* Begin Article *
On January 15, 2009, "The Beat Morning Show with Geronimo" made its debut.  Geronimo was heard on The Beat during its run on Sirius, and the show feature music that was heard on The Beat previous to the combination of the two services.  As of June 13, 2009, "The Beat Morning Show" is no longer used on air or listed in the program guide.

Many subscribers had expressed their displeasure with the "Bagatelle Brunch" that aired on Saturday afternoons from 3 pm to 6 pm. An overwhelming number of comments on the station's Facebook fan page have complained that the allegedly live broadcast from a nightclub is poorly mixed, with excessive crowd noise and a heavy dose of non-electronic dance music (i.e. classic rock and R&B). As of October 12, 2009, BPM dropped the weekday 1pm "Best of Bagatelle Brunch" from the schedule.  As of February 5, 2011, due to subscriber backlash, the show has been canceled.

Awards
BPM was twice the recipient of the annual International Dance Music Awards' "Best Satellite Dance Channel" award (for calendar years 2004 and 2005). This is notable for the fact that the award was presented only twice and because the public votes on the awards. BPM was the favorite of the other XM dance cluster channels nominated - "The Move" and "The System" - as well as the dance channels on former competitor Sirius.
* End Article *
* Begin Collected data *
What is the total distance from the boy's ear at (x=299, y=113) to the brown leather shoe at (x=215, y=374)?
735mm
* End Collected data *
▸ Goals
A - Switch "nightclub" to "dance club" in the part of the BPM channel article that opens with the words containing "Many subscribers had" and closes with "has been canceled.", then write out that part again.
B - Carry on the article about the BPM satellite channel, picking up after its final sentence.

▸ Answers by task
A -
Many subscribers had expressed their displeasure with the "Bagatelle Brunch" that aired on Saturday afternoons from 3 pm to 6 pm. An overwhelming number of comments on the station's Facebook fan page have complained that the allegedly live broadcast from a dance club is poorly mixed, with excessive crowd noise and a heavy dose of non-electronic dance music (i.e. classic rock and R&B). As of October 12, 2009, BPM dropped the weekday 1pm "Best of Bagatelle Brunch" from the schedule.  As of February 5, 2011, due to subscriber backlash, the show has been canceled.

B -
BPM has been nominated for a radio award in each of the subsequent IDMAs but has not won since 2005.

In 2015, program director, Geronimo, was named #21 on Billboard's list of top EDM Power Players

Other broadcast platforms
BPM was included in almost every XM cross-promotion previous to the 2008 acquisition and was heard by subscribers to DirecTV Satellite TV (ch. 859), and on two United States airlines: JetBlue and AirTran Airways, and on supported devices by users of AT&T Mobility, Sprint (for Sirius users) and Alltel wireless.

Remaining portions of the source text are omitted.